*Activity*:
From the line containing "Performance Review Trading" through the last line of the material, copy every line exactly, both ends inclusive; do not copy pictures.

===

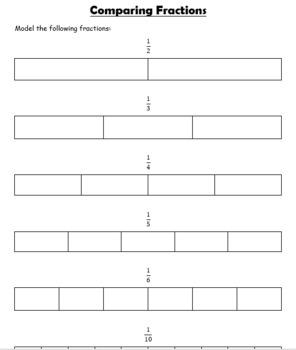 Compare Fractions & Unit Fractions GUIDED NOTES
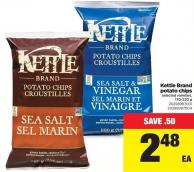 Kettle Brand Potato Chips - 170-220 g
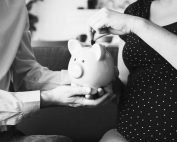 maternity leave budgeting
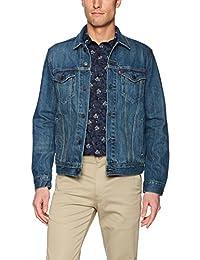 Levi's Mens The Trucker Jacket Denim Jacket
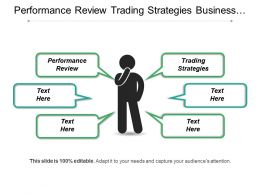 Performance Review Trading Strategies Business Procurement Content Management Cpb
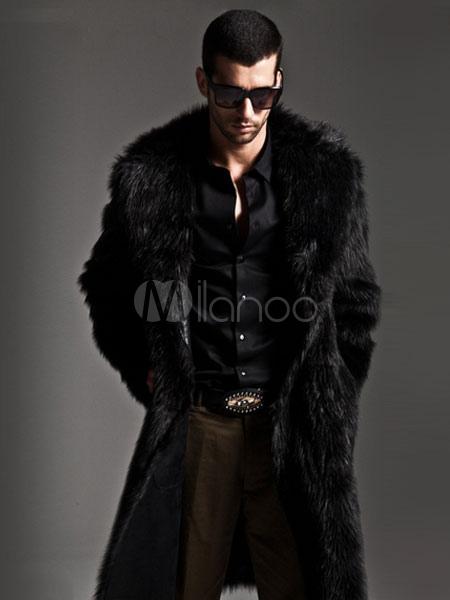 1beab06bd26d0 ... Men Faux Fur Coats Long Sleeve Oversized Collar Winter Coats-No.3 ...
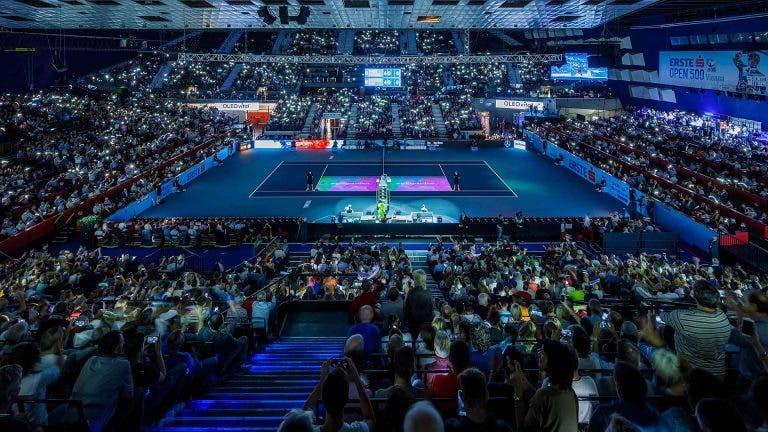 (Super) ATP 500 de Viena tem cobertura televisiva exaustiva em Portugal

===

*Response box*:
 Performance Review Trading Strategies Business Procurement Content Management Cpb
 1beab06bd26d0 ... Men Faux Fur Coats Long Sleeve Oversized Collar Winter Coats-No.3 ...
 (Super) ATP 500 de Viena tem cobertura televisiva exaustiva em Portugal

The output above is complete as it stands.